### DATA FOR ANALYSIS

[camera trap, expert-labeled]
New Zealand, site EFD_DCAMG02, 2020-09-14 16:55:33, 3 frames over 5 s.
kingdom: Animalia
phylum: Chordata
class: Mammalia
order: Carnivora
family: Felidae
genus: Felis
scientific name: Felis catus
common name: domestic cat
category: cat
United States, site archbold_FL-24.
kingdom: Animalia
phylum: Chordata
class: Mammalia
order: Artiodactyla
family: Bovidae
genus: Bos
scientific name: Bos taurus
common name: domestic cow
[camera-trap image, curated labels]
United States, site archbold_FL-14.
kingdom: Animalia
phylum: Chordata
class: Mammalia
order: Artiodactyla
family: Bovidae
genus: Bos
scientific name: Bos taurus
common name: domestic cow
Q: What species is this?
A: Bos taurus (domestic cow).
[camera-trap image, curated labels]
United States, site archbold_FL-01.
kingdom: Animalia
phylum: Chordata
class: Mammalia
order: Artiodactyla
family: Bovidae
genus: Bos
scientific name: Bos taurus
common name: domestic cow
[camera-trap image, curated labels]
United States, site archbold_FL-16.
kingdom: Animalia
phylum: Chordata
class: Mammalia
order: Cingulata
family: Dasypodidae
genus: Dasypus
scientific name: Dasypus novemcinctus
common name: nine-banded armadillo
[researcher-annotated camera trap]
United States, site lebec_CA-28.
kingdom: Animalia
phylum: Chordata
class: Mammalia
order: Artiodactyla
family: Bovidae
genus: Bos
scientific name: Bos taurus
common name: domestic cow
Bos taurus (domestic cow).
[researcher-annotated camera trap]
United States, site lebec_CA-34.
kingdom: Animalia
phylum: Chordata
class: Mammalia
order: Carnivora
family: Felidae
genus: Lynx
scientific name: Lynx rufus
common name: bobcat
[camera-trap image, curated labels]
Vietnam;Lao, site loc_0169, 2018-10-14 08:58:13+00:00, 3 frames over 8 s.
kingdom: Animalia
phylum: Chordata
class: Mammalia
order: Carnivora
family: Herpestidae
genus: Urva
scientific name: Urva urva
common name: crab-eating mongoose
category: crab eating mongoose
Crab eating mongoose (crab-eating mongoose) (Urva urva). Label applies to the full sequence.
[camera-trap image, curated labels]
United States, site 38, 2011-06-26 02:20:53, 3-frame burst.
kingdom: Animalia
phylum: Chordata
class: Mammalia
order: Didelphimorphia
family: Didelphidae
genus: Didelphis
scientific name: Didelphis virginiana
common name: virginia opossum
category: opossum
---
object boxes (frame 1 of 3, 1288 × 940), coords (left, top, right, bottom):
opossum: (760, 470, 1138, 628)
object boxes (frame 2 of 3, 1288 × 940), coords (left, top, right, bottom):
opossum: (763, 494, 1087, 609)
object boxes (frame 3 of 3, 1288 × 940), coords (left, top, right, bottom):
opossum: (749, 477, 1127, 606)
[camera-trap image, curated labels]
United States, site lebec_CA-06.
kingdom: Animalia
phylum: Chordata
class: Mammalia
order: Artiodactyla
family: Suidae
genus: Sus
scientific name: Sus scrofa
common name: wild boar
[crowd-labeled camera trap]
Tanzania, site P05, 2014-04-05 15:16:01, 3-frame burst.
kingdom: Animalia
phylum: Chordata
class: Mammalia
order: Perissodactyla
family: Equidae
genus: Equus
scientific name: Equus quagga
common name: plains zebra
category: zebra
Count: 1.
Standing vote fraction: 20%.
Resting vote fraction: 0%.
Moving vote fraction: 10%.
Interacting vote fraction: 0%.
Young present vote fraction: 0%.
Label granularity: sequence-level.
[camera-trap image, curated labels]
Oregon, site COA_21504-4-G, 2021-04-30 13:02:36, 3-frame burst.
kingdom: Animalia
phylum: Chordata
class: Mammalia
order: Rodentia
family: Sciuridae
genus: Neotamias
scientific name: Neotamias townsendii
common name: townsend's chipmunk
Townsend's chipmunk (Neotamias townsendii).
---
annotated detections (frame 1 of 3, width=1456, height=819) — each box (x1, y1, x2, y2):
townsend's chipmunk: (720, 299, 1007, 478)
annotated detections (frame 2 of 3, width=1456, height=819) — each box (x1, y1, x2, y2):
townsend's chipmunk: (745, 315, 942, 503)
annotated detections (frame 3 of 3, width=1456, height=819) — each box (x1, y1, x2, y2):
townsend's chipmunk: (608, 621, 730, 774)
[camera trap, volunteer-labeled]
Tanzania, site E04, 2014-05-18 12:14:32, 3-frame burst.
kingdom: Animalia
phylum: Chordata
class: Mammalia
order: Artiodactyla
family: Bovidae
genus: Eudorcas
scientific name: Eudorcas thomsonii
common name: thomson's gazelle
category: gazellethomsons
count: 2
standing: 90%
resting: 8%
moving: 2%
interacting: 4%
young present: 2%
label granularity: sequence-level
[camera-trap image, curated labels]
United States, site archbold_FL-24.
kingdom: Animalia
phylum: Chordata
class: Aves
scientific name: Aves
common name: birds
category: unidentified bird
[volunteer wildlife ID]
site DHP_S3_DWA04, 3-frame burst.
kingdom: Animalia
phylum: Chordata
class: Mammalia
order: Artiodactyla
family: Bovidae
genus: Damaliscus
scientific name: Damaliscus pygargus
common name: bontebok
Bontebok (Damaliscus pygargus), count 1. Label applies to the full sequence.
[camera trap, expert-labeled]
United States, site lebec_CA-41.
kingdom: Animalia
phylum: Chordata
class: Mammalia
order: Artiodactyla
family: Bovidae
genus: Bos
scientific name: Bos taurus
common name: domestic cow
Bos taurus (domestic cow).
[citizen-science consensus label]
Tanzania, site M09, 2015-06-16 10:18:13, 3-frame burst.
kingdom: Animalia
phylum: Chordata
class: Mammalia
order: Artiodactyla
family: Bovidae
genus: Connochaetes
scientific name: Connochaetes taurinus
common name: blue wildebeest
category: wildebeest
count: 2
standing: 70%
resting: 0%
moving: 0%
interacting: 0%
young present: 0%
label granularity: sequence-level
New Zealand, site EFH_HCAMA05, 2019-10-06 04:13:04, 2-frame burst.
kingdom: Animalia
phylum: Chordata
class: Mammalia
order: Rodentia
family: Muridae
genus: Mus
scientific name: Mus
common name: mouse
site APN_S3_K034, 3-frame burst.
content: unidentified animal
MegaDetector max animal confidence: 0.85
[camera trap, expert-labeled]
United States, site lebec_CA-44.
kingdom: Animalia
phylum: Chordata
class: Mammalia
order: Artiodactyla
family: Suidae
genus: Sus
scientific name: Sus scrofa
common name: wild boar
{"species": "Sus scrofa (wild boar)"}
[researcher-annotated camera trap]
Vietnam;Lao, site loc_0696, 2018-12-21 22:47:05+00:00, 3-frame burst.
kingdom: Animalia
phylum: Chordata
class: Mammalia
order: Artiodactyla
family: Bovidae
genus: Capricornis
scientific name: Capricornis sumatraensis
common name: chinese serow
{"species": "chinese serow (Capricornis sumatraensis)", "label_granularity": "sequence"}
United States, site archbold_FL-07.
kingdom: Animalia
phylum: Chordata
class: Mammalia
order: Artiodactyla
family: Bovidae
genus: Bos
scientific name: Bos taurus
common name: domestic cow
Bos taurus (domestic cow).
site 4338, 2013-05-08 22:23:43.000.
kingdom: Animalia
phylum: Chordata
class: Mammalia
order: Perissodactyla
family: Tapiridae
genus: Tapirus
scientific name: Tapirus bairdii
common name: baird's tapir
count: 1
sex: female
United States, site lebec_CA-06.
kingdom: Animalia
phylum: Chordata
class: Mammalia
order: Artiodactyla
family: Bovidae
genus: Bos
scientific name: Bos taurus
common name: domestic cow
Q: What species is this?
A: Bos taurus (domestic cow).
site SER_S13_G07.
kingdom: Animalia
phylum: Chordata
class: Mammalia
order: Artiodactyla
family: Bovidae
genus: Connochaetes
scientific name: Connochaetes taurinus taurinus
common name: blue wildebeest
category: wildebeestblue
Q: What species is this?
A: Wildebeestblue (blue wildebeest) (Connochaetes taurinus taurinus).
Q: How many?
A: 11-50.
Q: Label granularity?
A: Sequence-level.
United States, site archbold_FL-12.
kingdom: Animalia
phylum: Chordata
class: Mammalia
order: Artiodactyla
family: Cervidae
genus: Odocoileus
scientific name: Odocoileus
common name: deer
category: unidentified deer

######

● **AIM OF THE TASK**:
Each line above with the string "present" should be reported in full.

● **RESULT OF THIS EXERCISE**:
Young present vote fraction: 0%.
young present: 2%
young present: 0%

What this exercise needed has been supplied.